Input data ::
┌──

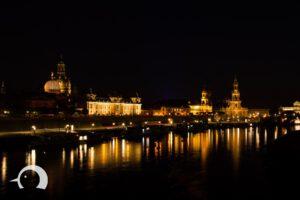 Dresden-015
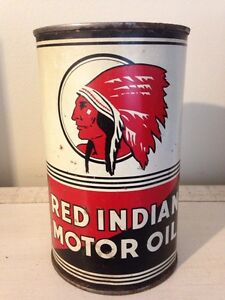 Nice condition Red Indian motor oil tin can, open bottom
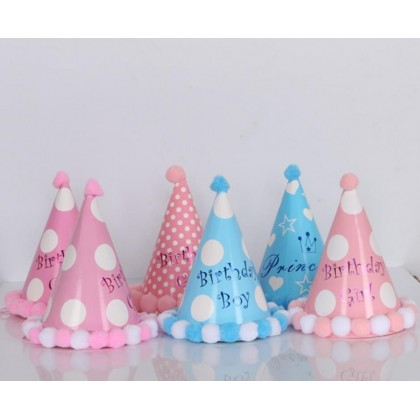 Miniis Happy Birthday Party Paper Cone Hat  with Pom Poms Birthday Paper Hats for Boys and Girls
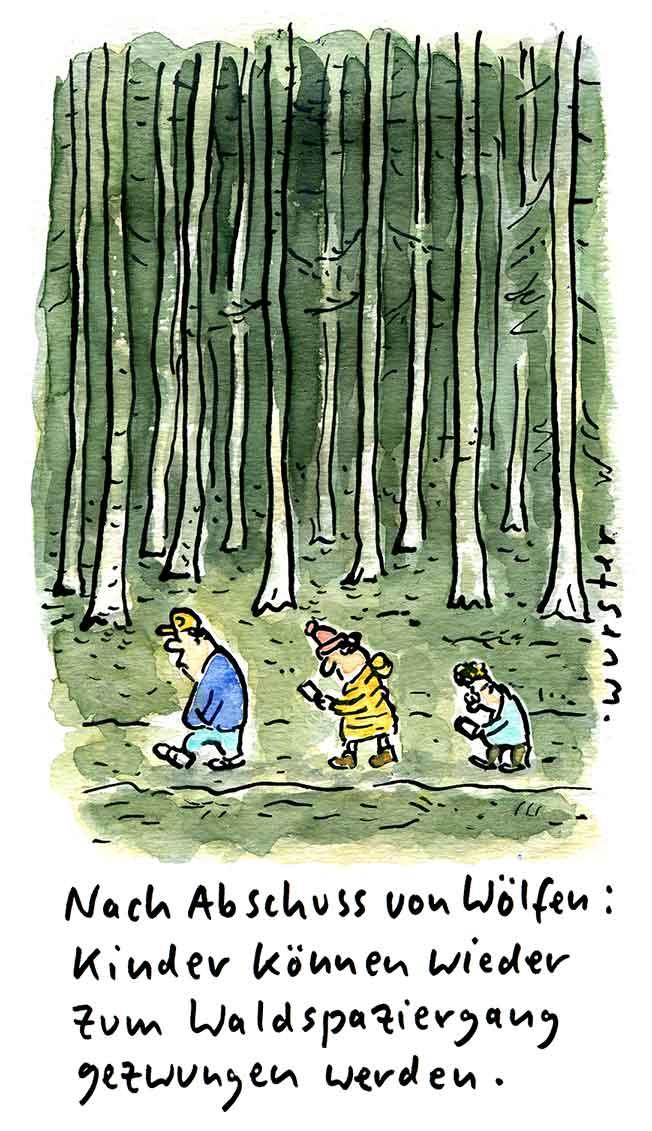 Nach Abschuss von Wölfen: Kinder können wieder zum Waldspaziergang gezwungen werden.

└──

About this task ::
Nothing but the lines from the line with "Miniis Happy Birthday" through the last line of the listing should be copied, exactly and with both ends kept. Leave pictures out.

Result of the exercise ::
 Miniis Happy Birthday Party Paper Cone Hat  with Pom Poms Birthday Paper Hats for Boys and Girls
 Nach Abschuss von Wölfen: Kinder können wieder zum Waldspaziergang gezwungen werden.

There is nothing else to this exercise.